#### EXCERPTED PASSAGE:
________________________________________

The football team training algorithm (FTTA) is a novel metaheuristic algorithm inspired by the soccer team training method proposed by Tian et al. in 2024 [38]. The FTTA proposes a collective training phase, a group training phase, and an extra training phase to achieve a better optimization result. However, the FTTA will weaken the population diversity in the later stage, and it is easy to fall into the local optima and the convergence speed will become slower. Determining how to maintain the population diversity of the FTTA and improve its ability to get rid of local optimization is the research direction of this paper.

To address the above research problems, this paper presents an improved football team training algorithm (IFTTA). Aiming at the unreasonable training problem of the FTTA during the collective training phase, a fitness distance-balanced collective training strategy is proposed, which ensures a sufficient exploitation ability while having a certain global exploration ability simultaneously. A non-monopoly search strategy is introduced in the extra training stage, which improves the exploration performance of the algorithm at the initial stage by applying the perturbation of putting different degrees to the optimal individual while improving the exploitation ability of the algorithm at the later stage and preventing the algorithm from falling into the local optimum. In addition, a population restart strategy is designed to improve the convergence accuracy and population diversity of the algorithm.

In the experimental part, we make a comprehensive comparison between the IFTTA and the FTTA as well as six other algorithms. We evaluate the performance of the algorithms using 29 benchmark functions from CEC 2017. Statistical methods such as the Wilcoxon rank sum test and the Friedman test were used for the evaluation, and the convergence and stability of the FTTA were also analyzed. The performance of the FTTA and the validity of the improvement suggestions are thus verified.

The main contributions of this paper are as follows:

• This paper presents an FTTA variant based on three strategies, named the IFTTA.
• The introduction of the fitness distance-balanced strategy makes the collective training phase more reasonable and strikes a balance between the exploitation and exploration capabilities of the FTTA.
• In the extra training phase, a non-monopoly search mechanism is integrated to improve the quality of the optimal agent, which effectively prevents the algorithm from falling into the local optimum and improves the overall global optimization performance of the algorithm.
• The population restart mechanism improves the convergence accuracy and population diversity of the algorithm.
• The performance of the IFTTA was compared with seven metaheuristic algorithms including the FTTA in different dimensions (Dim = 10, 30, 50, 100) using the CEC2017 benchmark function. The Wilcoxon rank sum test and the Friedman test were used for the evaluation, thus providing evidence of the efficiency of IFTTA and the validity of the suggested improvements. In addition, the optimal selection of each strategy of the IFTTA is investigated.

________________________________________

#### DATA SECTION:

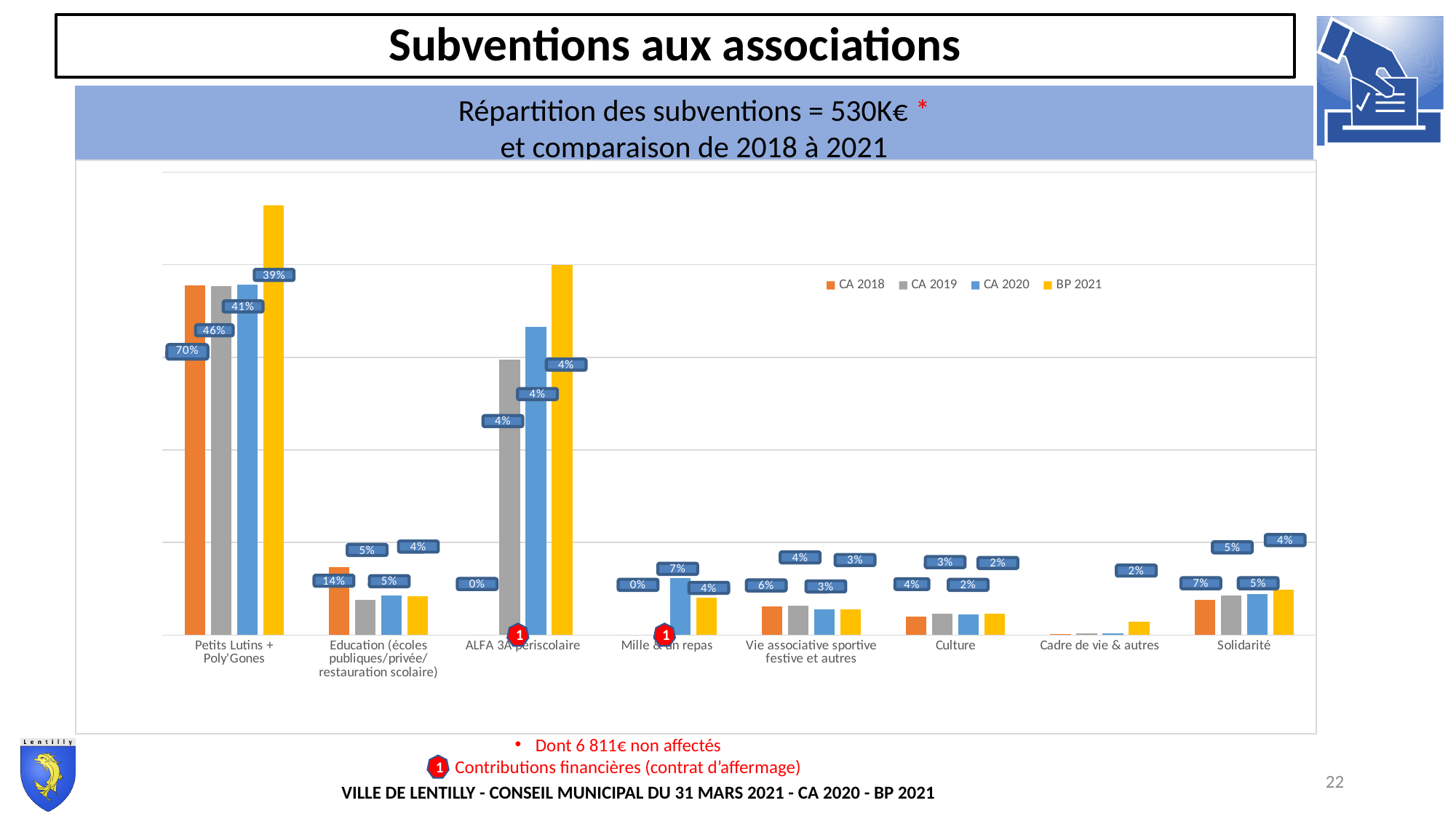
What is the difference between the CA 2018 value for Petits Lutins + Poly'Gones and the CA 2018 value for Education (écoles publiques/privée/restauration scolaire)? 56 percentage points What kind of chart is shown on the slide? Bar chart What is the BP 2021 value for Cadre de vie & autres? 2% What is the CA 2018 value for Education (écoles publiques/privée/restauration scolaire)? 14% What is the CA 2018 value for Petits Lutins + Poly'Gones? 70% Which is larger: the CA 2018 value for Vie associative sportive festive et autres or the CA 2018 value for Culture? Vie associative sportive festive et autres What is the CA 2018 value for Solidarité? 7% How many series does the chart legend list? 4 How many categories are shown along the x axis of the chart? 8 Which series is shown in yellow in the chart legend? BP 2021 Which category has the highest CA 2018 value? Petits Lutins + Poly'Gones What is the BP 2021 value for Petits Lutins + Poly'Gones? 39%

________________________________________

#### EXERCISES TO COMPLETE:
- A) According to the passage on the football team training algorithm, how many CEC 2017 benchmark functions were used to evaluate the algorithms?
- B) Extend the passage on the football team training algorithm, picking up right after its final sentence.
The lines have no role here.

#### ANSWERS TO THE EXERCISES:
- A) 29

- B)
• Several engineering-constrained optimization problems confirm the potential of the IFTTA to solve real-world optimization problems.

The paper is organized as follows: Section 2 describes the general overview of the FTTA. The details of the three improvement strategies included in the IFTTA are given in Section 3, along with a time complexity analysis. Section 4 and Section 5 are the experimental parts, which give the experimental results and analysis of the IFTTA in the CEC2017 test suite and engineering-constrained optimization problems. Finally, Section 6 summarizes the paper.

2. Football Team Training Algorithm (FTTA)

In this section, the mathematical model of the FTTA is presented, containing an initialization phase, a collective training phase, a group training phase, and an individual extra training phase.

2.1. Initialization Phase

In the FTTA, like other metaheuristic algorithms, population initialization is achieved by randomly generating $N$ agents within the problem space. The formula is expressed as follows:

$$X_i^1=lb+rand\times \left(ub-lb\right),i=1,2,\dots ,N$$

(1)

where $X_i^1$ is the ith agent of the first generation. $ub$ and $lb$ denote the upper and lower boundaries of the problem space. $N$ denotes the total number of agents used by the FTTA in the optimization process. $rand$ represents a random number between 0 and 1. The initial population can be represented as follows:

$$X=\left[\begin{array}{c}{X}_1\\ X_2\\ ⋮\\ X_i\\ ⋮\\ X_N\end{array}\right]=\left[\begin{array}{cccccc}{X}_{1,1}& X_{1,2}& \cdots & X_{1,j}& \cdots & X_{1,Dim}\\ X_{2,1}& X_{2,2}& \cdots & X_{2,j}& \cdots & X_{2,Dim}\\ ⋮& ⋮& ⋮& ⋮& ⋮& ⋮\\ X_{i,1}& X_{i,2}& \cdots & X_{i,j}& \cdots & X_{i,Dim}\\ ⋮& ⋮& ⋮& ⋮& ⋮& ⋮\\ X_{N,1}& X_{N,2}& \cdots & X_{N,j}& \cdots & X_{N,Dim}\end{array}\right]$$

(2)

where $X_{i,j}$ denotes the jth position of the ith solution, and $Dim$ denotes the dimension size of the given problem.

2.2. Collective Training Phase

In the collective training phase, the FTTA randomizes agents into four categories: followers, discoverers, thinkers, and volatilities. In addition, all agents randomly select one of these types for the position update in each iteration.

For the agents that choose the follower role, they are randomly moved toward the optimal agent in each dimension with the following formula:

$$X_i^{t+1}=X_i^t+rand\times \left(X_{best}-X_i^t\right)$$

(3)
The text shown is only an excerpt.